残すべきは四つ。返却箱を持たないこと(手から手へしか戻らない)、最終ステーションで走ってくる人、戻った延滞本に挟まっていた一個の物、引っ越し先から二時間かけて返しに来た女性。削るべきは、夕暮れのオレンジ、留保語尾、最終段の「約束」の直叙。

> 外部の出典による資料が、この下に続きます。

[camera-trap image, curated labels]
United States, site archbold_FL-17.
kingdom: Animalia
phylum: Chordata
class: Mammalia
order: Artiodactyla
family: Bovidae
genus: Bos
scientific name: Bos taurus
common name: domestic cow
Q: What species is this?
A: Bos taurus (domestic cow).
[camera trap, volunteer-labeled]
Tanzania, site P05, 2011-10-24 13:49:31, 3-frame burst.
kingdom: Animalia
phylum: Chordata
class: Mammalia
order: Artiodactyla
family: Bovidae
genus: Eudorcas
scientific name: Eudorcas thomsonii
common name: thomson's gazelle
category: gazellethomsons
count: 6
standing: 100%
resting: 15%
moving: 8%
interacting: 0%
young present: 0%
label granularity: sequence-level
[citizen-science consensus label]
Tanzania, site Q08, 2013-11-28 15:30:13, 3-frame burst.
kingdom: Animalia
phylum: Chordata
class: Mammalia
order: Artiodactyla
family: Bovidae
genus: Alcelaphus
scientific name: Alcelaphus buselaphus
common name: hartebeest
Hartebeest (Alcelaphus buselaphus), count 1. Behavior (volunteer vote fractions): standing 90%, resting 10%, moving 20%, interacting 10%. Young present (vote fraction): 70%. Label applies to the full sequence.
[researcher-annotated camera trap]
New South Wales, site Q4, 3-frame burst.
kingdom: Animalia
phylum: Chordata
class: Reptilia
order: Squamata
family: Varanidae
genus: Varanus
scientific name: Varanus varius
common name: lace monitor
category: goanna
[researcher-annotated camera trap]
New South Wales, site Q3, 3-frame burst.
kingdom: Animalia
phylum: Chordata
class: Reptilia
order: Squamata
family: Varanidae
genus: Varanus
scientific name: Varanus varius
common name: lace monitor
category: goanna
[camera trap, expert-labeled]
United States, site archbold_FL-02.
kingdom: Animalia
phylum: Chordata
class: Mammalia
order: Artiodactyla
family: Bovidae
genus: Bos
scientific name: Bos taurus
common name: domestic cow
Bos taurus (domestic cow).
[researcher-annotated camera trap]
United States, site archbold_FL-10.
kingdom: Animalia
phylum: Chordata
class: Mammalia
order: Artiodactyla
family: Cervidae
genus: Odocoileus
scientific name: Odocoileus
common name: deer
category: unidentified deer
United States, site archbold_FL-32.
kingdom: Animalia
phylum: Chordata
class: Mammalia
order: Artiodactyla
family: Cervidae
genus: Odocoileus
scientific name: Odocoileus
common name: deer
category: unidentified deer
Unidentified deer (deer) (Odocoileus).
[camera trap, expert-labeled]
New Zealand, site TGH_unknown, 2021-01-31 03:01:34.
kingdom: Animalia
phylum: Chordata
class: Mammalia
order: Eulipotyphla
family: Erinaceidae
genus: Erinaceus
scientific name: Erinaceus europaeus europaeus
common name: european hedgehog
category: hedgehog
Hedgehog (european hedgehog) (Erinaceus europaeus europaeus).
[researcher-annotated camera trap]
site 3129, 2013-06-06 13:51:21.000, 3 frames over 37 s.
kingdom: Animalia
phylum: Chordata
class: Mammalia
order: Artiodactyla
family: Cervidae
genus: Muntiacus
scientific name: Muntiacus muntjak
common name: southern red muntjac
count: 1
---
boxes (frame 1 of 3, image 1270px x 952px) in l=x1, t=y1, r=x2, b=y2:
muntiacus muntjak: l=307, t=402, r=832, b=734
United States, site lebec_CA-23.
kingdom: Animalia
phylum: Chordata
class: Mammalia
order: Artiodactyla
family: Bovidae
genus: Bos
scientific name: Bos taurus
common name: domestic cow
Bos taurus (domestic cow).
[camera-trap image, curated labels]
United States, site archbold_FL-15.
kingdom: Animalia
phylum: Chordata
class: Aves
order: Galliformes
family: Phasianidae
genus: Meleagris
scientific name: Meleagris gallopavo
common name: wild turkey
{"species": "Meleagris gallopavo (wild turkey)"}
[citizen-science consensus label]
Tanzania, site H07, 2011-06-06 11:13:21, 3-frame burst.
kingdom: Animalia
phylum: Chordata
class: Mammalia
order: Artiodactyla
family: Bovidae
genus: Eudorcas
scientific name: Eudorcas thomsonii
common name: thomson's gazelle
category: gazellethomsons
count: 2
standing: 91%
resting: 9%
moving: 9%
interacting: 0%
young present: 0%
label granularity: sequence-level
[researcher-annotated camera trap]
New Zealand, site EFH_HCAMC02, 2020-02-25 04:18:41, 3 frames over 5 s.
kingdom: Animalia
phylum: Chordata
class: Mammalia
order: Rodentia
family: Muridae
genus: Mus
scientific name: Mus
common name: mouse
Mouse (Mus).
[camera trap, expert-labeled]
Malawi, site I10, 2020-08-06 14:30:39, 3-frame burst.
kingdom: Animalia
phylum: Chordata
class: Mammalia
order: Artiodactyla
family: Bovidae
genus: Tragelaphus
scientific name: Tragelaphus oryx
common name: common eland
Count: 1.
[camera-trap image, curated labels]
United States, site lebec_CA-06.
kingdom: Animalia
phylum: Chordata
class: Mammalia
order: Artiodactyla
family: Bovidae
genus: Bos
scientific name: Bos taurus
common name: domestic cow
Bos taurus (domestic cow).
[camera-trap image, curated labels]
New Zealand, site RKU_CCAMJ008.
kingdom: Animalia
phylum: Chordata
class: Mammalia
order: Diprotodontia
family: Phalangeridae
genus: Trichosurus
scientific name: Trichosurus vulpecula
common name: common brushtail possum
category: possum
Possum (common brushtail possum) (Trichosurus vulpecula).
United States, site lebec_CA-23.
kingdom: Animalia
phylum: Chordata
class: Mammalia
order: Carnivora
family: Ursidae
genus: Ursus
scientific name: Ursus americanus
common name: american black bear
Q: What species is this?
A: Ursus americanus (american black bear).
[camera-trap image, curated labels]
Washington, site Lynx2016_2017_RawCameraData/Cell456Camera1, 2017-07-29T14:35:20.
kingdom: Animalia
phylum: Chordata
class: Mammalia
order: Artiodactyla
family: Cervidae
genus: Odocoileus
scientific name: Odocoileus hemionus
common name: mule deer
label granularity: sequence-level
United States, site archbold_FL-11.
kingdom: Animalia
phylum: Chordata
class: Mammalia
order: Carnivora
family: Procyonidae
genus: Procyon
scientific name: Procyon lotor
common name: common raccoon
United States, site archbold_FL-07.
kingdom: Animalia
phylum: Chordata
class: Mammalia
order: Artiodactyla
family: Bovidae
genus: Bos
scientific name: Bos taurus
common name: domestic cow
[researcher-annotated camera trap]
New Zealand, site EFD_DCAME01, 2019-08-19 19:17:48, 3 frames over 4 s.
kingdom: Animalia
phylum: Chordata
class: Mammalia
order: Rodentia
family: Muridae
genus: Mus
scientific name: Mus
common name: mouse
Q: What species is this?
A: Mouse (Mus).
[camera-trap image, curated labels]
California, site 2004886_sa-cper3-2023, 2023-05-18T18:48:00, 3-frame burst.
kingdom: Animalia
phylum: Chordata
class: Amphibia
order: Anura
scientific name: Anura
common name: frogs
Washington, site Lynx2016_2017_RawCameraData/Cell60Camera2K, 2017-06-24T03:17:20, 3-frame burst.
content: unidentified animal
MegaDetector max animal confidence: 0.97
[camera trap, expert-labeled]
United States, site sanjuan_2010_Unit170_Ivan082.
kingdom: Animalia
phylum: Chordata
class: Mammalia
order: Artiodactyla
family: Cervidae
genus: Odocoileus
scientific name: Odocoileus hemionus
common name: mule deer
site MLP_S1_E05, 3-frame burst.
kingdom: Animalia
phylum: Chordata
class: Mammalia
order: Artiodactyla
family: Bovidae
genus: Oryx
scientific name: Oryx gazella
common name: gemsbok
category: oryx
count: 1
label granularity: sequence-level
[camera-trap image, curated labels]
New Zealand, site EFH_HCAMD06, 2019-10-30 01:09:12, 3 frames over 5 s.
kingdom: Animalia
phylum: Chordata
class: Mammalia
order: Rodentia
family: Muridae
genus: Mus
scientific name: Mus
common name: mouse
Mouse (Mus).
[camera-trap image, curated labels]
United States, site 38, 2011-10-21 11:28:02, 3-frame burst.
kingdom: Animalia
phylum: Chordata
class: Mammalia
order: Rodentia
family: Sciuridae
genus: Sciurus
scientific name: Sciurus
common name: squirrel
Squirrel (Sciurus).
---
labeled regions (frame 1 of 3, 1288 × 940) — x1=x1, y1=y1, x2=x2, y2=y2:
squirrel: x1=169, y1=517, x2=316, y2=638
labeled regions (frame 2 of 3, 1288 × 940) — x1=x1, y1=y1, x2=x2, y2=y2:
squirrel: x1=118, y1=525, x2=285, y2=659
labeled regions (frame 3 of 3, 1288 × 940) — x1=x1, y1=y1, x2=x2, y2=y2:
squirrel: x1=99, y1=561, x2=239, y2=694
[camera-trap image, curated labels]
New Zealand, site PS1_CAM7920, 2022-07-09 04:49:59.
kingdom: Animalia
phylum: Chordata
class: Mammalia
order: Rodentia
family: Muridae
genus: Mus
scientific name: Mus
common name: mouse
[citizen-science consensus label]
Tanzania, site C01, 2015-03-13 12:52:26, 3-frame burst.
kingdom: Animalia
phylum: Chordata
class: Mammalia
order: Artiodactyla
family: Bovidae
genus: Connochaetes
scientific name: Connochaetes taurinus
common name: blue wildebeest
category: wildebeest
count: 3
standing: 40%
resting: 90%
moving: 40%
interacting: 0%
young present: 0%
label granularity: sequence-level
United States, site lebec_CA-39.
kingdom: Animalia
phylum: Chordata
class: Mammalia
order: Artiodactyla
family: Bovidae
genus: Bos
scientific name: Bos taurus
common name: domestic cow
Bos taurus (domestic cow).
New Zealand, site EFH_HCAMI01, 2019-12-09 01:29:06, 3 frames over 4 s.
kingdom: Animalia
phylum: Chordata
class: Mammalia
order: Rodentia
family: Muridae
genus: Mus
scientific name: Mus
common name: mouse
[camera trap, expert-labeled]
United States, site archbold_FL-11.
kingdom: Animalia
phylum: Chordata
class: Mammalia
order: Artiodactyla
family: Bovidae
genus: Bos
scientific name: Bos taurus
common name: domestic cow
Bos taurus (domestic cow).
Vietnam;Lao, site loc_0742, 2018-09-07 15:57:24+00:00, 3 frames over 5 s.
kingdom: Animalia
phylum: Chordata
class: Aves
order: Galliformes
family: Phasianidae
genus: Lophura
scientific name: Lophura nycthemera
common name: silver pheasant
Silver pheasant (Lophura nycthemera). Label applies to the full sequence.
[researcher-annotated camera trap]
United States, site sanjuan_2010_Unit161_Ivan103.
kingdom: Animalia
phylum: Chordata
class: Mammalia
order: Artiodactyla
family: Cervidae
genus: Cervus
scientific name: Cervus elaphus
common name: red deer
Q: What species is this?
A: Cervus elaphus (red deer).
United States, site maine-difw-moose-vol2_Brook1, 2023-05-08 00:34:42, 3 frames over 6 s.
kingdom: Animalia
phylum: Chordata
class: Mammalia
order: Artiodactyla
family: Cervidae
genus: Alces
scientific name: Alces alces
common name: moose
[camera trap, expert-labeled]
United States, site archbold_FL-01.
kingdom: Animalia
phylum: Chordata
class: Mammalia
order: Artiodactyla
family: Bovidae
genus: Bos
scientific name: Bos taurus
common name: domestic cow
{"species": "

改稿では、「ありがとうございました」が返却で多い理由を視線の差で書き、催促はがきは枚数か端末操作で手を動かし、二時間の女性は説明を消して動作と物音だけで閉じてください。前二作の到達点は、空ではなく土を見たこと、本数ではなく一リットル半を数えたこと。今回も、感慨ではなく、手と数で書いてほしい。